Write SQL for revenue and advertiser analyses
Company: Meta
Role: Data Scientist
Category: Data Manipulation (SQL/Python)
Difficulty: Medium
Interview Round: Onsite
Use the schema below and ANSI SQL. Treat “today” as 2025-09-01. Schema:
- active_ads(date DATE, ad_id INT, advertiser_id INT, creation_source VARCHAR, revenue DECIMAL(12,2))
- advertiser_info(advertiser_id INT, advertiser_name VARCHAR, advertiser_country VARCHAR)
Sample rows (minimal, for clarity):
active_ads
date | ad_id | advertiser_id | creation_source | revenue
2025-08-30 | 101 | 1 | web | 120.00
2025-08-30 | 102 | 1 | api | 80.00
2025-08-31 | 103 | 2 | web | 0.00
2025-09-01 | 104 | 3 | mobile | 200.00
2025-09-01 | 105 | 2 | web | 50.00
advertiser_info
advertiser_id | advertiser_name | advertiser_country
1 | Acme | US
2 | Globex | CA
3 | Initech | US
Tasks:
1) Daily revenue by creation_source: Return date, creation_source, daily_revenue where daily_revenue = SUM(revenue) over all ads for that source on that date. Order by date, creation_source. Include only dates present in active_ads.
2) Ten countries with the fewest active advertisers in the last 30 days: Define an “active advertiser” as one with at least one active_ads row with revenue > 0 and date between 2025-08-03 and 2025-09-01 inclusive. Return the 10 countries (from advertiser_info) with the smallest count of distinct active advertisers, including countries with zero active advertisers (show count 0). Break ties by advertiser_country alphabetically. Output columns: advertiser_country, active_advertiser_count.
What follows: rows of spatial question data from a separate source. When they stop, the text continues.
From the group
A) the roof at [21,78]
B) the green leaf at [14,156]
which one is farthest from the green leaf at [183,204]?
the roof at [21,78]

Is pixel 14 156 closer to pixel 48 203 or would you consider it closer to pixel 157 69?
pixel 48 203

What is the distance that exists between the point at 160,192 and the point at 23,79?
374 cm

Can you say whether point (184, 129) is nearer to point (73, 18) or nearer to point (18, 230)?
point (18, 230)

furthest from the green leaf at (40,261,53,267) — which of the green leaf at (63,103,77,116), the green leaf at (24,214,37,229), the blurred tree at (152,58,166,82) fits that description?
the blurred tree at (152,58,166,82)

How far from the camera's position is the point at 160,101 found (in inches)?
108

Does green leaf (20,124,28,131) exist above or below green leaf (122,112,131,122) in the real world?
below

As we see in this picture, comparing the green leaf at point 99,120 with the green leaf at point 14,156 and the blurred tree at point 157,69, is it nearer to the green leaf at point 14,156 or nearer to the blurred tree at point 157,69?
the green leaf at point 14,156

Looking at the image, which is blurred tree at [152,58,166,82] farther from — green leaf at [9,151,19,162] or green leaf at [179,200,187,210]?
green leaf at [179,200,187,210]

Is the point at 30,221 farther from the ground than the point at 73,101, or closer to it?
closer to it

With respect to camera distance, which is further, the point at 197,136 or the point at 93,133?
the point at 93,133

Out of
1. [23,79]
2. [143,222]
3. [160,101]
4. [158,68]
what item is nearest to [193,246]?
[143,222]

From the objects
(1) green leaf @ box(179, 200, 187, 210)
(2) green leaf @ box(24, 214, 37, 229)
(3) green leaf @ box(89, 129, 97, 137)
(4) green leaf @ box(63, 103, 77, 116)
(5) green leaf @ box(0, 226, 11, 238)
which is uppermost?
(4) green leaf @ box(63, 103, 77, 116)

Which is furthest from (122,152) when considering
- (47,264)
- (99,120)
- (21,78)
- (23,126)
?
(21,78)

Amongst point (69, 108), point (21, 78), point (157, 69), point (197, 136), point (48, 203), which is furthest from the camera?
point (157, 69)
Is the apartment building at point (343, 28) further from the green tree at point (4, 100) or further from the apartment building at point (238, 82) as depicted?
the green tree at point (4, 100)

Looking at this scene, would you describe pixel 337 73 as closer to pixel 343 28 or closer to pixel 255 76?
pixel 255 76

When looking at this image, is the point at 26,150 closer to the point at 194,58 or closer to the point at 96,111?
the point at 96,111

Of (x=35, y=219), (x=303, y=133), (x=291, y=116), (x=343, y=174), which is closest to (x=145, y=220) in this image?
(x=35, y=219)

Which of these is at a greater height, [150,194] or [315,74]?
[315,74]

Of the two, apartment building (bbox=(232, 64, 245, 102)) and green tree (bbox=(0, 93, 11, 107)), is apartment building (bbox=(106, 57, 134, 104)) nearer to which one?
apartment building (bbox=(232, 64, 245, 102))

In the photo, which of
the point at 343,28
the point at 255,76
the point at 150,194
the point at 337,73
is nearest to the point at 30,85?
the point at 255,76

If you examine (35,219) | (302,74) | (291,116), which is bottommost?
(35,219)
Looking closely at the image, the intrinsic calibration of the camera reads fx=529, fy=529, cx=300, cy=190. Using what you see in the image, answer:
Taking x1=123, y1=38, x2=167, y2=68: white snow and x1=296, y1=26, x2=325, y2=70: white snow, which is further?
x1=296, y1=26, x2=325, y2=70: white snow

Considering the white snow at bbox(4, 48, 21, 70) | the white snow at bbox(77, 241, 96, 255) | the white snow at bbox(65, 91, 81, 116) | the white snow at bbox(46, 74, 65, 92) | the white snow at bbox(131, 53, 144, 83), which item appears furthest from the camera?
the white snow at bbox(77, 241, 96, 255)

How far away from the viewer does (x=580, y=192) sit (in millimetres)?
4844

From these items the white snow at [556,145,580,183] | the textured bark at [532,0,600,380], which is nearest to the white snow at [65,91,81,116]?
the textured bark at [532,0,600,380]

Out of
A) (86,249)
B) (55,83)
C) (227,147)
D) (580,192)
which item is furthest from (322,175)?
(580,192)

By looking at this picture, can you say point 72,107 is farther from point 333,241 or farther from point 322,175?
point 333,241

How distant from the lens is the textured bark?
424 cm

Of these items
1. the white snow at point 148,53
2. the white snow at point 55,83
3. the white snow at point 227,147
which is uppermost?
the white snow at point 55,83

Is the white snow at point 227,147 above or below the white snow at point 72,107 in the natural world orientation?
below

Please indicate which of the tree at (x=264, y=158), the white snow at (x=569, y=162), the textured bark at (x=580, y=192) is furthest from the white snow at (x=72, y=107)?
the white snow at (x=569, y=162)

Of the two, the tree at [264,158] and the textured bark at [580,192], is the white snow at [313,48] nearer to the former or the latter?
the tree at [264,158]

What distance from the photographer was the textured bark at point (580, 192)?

3) Growth proportion by creation_source: For each creation_source, compute the proportion of advertisers whose spend in 2025-01-01..2025-09-01 exceeds their spend in 2024-01-01..2024-09-01 by at least 1000. Denominator = number of advertisers who had any spend (>0) in either period for that same creation_source. Output: creation_source, num_grew_by_1000, denom, proportion (rounded to 4 decimals). Provide a single query (CTEs allowed) that handles advertisers present in only one of the two periods by treating missing-period spend as 0.
Quick Answer: This question evaluates a candidate's proficiency in SQL data manipulation and analytics, including aggregation, joins, date-range filtering, handling missing-period values, distinct counts, and proportional calculations within the Data Manipulation (SQL/Python) domain.